С другой стороны, вся моя жизнь представляется мне сейчас как бесконечное, неотвязное сновидение со своими кошмарами и сладостными, непередаваемо сладостными сценами.
Где начало этого сна? Мне чудится, что если я докопаюсь до истоков и прослежу всю цепь, тогда я что-то пойму и это принесет облегчение. Но быть может, я лишь тщусь обмануть пустоту и еще раз потешить себя пережитым? Пусть так, мне незачем перед собой притворяться.
…А началось это, пожалуй, очень и очень давно. С одного странного случая…
Наверное, не я один – многие – испытывали в детстве эти надрывные, муторные, как насильственная щекотка, падения во сне. Когда душа словно выпархивает из тела и летит где-то рядышком, и от этого возникает тошнотворное ощущение вакуума внутри тела. Мучительно-приторные ощущения быстро нарастают до нестерпимости, до немого крика, и ты пробуждаешься, прежде чем достигнешь самой нижней точки траектории, – с гулко бьющимся сердцем и дыханием сорвавшегося с веревки висельника. Считается, что таким образом ребенок переживает процесс своего роста,[1 - Мнения психологов на этот счет расходятся – Ред.] но у меня на это иная точка зрения.
Однажды в раннем детстве, ночью, не покидая своей постели, я в очередной раз устремился в какой-то бездонный провал.
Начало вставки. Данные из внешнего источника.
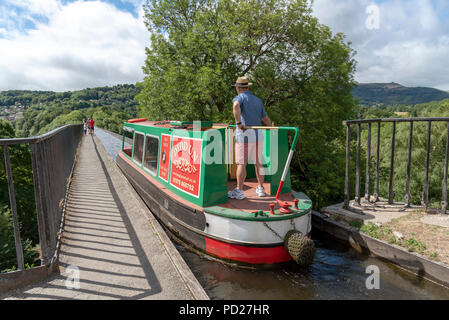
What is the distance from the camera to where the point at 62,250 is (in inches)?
150

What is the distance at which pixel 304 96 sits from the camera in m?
12.4

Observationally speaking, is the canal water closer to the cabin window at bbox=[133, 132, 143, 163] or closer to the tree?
the cabin window at bbox=[133, 132, 143, 163]

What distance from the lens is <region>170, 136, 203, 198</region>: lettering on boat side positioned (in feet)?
16.1

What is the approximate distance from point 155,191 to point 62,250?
290 centimetres

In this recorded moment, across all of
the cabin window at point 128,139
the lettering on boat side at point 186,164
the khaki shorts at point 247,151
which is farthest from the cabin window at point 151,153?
the khaki shorts at point 247,151

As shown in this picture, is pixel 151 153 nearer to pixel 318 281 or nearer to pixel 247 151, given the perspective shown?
pixel 247 151
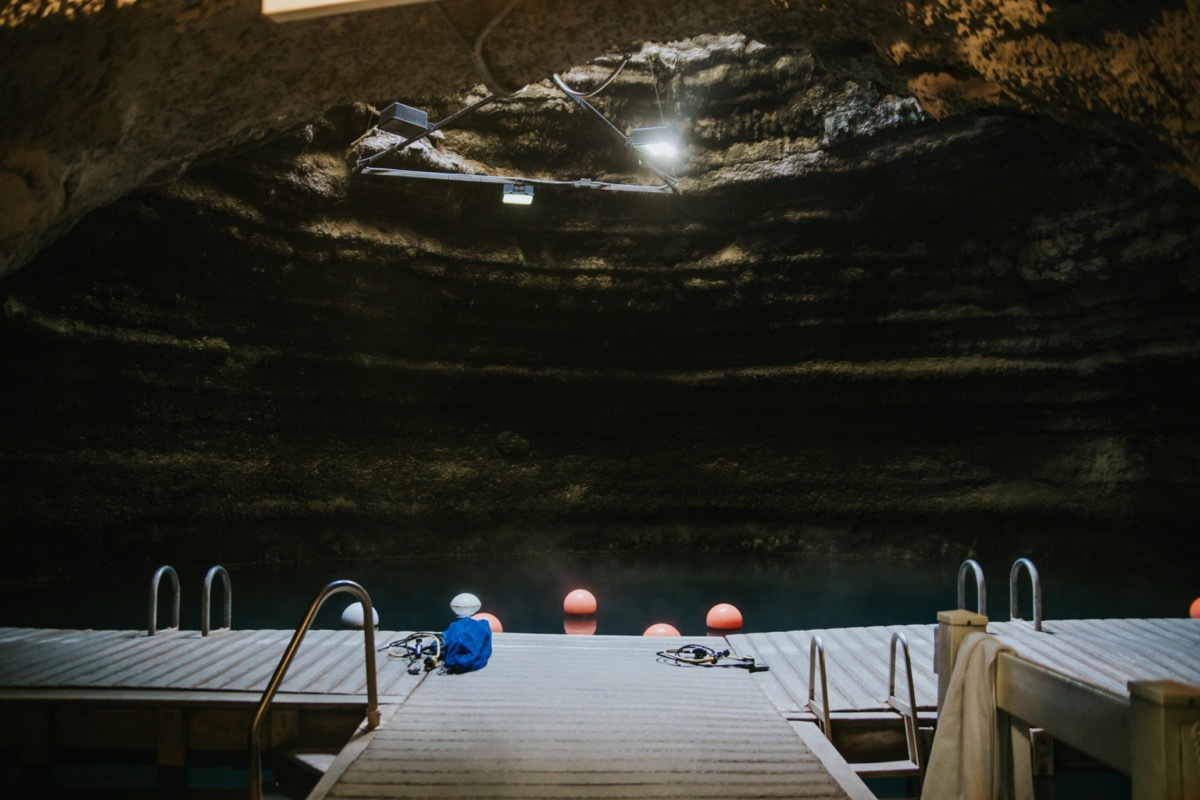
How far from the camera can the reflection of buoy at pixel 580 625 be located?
8809 millimetres

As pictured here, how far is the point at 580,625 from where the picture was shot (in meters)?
8.92

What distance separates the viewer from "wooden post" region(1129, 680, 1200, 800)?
2062 millimetres

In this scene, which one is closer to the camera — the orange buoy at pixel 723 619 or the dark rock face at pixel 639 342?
the orange buoy at pixel 723 619

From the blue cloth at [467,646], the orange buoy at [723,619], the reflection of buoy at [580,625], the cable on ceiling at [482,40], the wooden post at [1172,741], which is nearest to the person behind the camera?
the wooden post at [1172,741]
И догадываясь, что это сон, я из непонятного мрачного любопытства попытался продлить, не пробуждаясь, это тягостное испытание. Однако чем дальше, тем труднее было выносить эту пытку, и я уж согласен был проснуться… но что-то не срабатывало, и я продолжал падать в черноту. Казалось, и сам я обращаюсь в эту черноту, чернею, как чернеет, обугливаясь, горящий лист бумаги. Но вдруг… словно чьи-то невидимые ладони поймали меня. И стали играть со мной, как играют с мячом. Трудно описать словами, что это была за игра: какие-то радостные взлеты и кружения, какие-то внутренние вытягивания, сужения, замедления и ускорения, чудесные и переливчатые. Сравнить их можно разве что с музыкой, но музыкой без звуков; еще не родившейся, не обретшей плоть музыкой. Я всецело отдался этому восторгу, упоению, нежнейшим, ласкающим касаниям…
Мне было тогда три с половиной года, меня одолевала скарлатина, и, судя по позднейшим скупым рассказам родителей, я едва не умер в ту ночь. И вот теперь мне думается, что тогда-то в меня и вселилось нечто.
Лист II
Родители мои – люди самые заурядные и, по нынешним понятиям, более чем строгие в отношении морали, скованные этой моралью, как наручниками. Сколько помню себя, я вечно был отделен от их супружеского гнезда то какими-то клеенчатыми шторками, то – позднее – плотно затворенными дверьми – родительской спальни и детской. Почему-то мне кажется, что я испытывал бы к ним больше симпатии, не прячь они от меня столь бдительно свои тела, как прячет вор ворованное.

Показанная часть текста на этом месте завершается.